One more tip: Review performance by campaign goal, not only in a blended account view. Do not mix awareness and lead generation campaigns into one average, as you might overestimate or underestimate your campaigns’ performance.

How do I improve YouTube ad performance if I’m below benchmark?

Start by identifying which metric is underperforming. Then review that benchmark in context.

Is the underperforming metric aligned with your campaign goal? If it is, is it the key metric for your goal or do other supporting metrics contradict what you’re seeing?

For example, if you’re running a lead generation campaign and your conversion rate is below the benchmark, evaluate other metrics like CPA, CTR, and view-through conversions.

You should also consider business context, such as seasonality, sales cycle, budget, offer strength, and competition. These factors can affect whether a benchmark shows you a real problem or just reflects the environment your campaign operates in.

Once you’ve looked at the full picture and concluded that your ad is indeed underperforming against benchmark, evaluate which campaign element needs your attention the most before making any changes:

  • Audience targeting
  • Ad creative
  • Offer
  • Landing page

Then review your benchmark comparisons to see if your ad’s performance improved.

What’s the difference between skippable and non-skippable YouTube ad benchmarks?

Skippable YouTube ad benchmarks measure voluntary attention, while non-skippable YouTube ad benchmarks tell you whether your viewers received and remembered your message, and took an action.

How much should a mid-sized business budget for YouTube advertising?

There is no one-size-fits-all budget number in the benchmark note, so the smarter approach is to work backward from your goal.

Estimate what a lead or sale is worth to your business, compare that against expected conversion rates and CPA, and set a budget you can sustain long enough to test creative, targeting, and format.

Start tracking your YouTube ad benchmarks today

Now that you know the different YouTube performance ad metrics you can monitor, it’s time to start tracking. But if you’re too busy running your business to run and track your YouTube ad benchmarks, WebFX is here to help.

We have a team of over 750 experts that can help you create compelling YouTube ads that engage your audience and help you drive results. In the past five years, we’ve driven over $10 billion in sales and over 24 million leads for our clients.

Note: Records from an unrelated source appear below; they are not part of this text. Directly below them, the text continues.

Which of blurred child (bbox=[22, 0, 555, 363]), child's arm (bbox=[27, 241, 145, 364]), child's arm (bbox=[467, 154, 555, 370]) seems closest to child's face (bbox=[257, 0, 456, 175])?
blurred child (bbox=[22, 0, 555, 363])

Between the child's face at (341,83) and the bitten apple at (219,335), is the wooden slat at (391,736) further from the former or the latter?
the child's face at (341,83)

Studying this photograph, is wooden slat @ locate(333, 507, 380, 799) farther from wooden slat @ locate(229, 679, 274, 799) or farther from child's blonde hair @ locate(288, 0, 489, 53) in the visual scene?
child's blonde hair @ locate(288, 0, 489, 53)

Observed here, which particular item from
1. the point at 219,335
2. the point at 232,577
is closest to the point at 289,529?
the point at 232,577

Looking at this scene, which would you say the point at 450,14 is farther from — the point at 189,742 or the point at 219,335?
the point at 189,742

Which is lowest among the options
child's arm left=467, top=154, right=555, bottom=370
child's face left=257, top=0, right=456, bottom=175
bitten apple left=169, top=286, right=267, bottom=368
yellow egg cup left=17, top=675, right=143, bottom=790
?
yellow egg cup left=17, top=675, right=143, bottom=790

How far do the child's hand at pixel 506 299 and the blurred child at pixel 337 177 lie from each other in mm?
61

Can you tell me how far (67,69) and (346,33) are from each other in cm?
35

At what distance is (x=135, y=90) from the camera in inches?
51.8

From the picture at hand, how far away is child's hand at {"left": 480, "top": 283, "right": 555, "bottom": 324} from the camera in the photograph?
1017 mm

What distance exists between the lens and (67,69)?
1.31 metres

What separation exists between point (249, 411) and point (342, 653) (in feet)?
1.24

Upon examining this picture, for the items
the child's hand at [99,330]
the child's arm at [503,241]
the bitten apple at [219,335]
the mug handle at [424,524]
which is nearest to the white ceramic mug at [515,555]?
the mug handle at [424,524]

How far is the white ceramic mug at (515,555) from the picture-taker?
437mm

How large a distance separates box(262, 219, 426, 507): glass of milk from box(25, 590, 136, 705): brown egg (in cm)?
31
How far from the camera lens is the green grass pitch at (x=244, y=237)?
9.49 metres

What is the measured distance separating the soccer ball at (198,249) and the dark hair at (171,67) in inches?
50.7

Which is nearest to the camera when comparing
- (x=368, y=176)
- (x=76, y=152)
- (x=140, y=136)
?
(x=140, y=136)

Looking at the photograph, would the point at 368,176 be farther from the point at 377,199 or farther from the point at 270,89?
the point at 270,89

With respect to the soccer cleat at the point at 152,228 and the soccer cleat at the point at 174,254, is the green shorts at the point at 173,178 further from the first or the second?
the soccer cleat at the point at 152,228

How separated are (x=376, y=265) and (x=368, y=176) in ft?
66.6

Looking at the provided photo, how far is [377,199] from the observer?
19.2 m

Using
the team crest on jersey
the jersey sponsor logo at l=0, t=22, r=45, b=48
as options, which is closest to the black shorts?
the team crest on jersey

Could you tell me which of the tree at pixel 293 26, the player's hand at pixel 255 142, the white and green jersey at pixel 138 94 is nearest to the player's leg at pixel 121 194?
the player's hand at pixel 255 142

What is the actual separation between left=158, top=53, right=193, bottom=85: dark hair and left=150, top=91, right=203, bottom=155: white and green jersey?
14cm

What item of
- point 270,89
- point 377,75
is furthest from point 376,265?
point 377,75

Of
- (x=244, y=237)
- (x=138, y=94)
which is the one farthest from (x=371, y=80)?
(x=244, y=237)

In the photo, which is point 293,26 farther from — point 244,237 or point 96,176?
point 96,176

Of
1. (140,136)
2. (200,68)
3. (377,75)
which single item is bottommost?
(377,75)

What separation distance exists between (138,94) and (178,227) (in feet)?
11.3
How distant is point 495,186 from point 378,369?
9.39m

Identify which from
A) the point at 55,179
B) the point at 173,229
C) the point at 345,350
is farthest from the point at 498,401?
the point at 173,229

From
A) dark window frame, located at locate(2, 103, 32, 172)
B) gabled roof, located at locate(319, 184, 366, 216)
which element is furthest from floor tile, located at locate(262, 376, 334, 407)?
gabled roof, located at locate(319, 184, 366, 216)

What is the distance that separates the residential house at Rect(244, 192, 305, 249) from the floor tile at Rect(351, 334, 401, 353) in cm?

If your campaigns are falling short of these benchmarks, WebFX’s youtube advertising services — alongside our broader video ad offerings across social and streaming platforms — include targeting refinement, creative optimization, and bid management to help you hit and exceed industry standards.

If you’re ready to start driving results with your YouTube ads, contact us online or call us today at 888-601-5359 to speak with a strategist.

Our methodology

This report combines proprietary industry benchmark data and third-party competitive intelligence analysis.

These benchmark ranges are directional guides. Results can vary based on ad format, targeting precision, creative quality, campaign goal, funnel stage, and competition.